What the exercise asks – For this exercise, write out only the lines of the entries below from the one with "Obraz premium High-speed" up to and including the one with "ESSEN Galaxy Slime", exactly as they are. Pictures stay out.

Excerpted data –

+===+

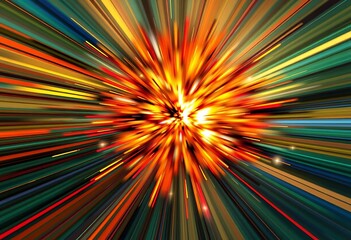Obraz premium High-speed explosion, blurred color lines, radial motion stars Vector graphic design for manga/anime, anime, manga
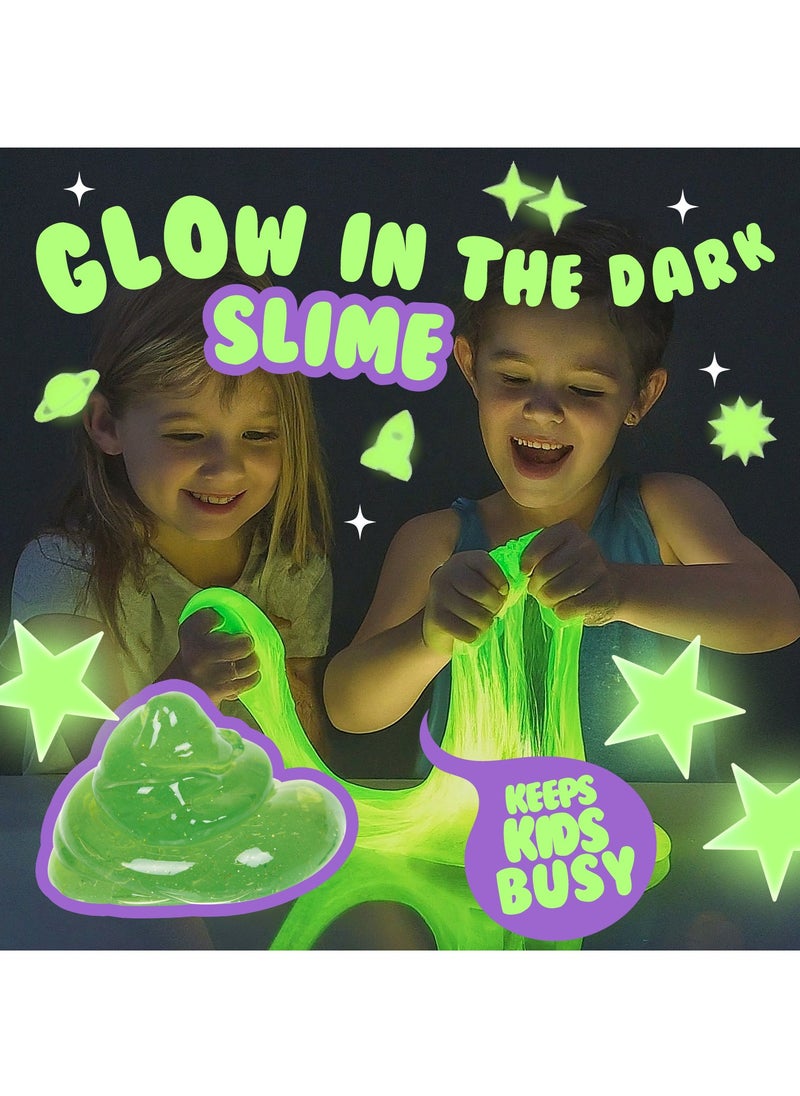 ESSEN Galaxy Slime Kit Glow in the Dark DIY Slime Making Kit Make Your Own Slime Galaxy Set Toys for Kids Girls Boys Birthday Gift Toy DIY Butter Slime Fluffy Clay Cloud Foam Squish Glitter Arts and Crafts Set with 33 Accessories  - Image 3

+===+

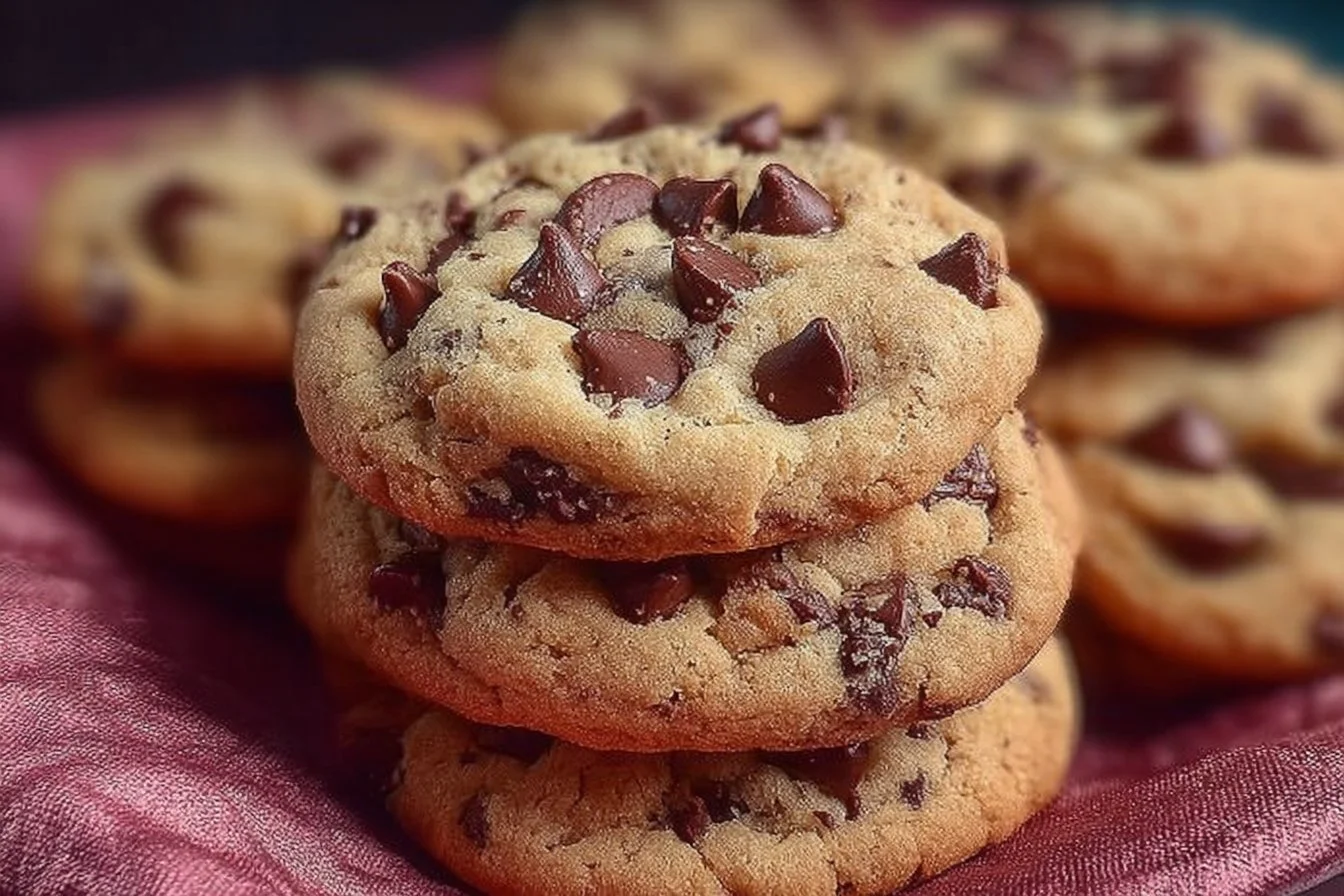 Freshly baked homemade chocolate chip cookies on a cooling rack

+===+

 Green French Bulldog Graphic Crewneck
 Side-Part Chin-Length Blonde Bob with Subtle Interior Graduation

+===+

Response to the exercise –
Obraz premium High-speed explosion, blurred color lines, radial motion stars Vector graphic design for manga/anime, anime, manga
 ESSEN Galaxy Slime Kit Glow in the Dark DIY Slime Making Kit Make Your Own Slime Galaxy Set Toys for Kids Girls Boys Birthday Gift Toy DIY Butter Slime Fluffy Clay Cloud Foam Squish Glitter Arts and Crafts Set with 33 Accessories  - Image 3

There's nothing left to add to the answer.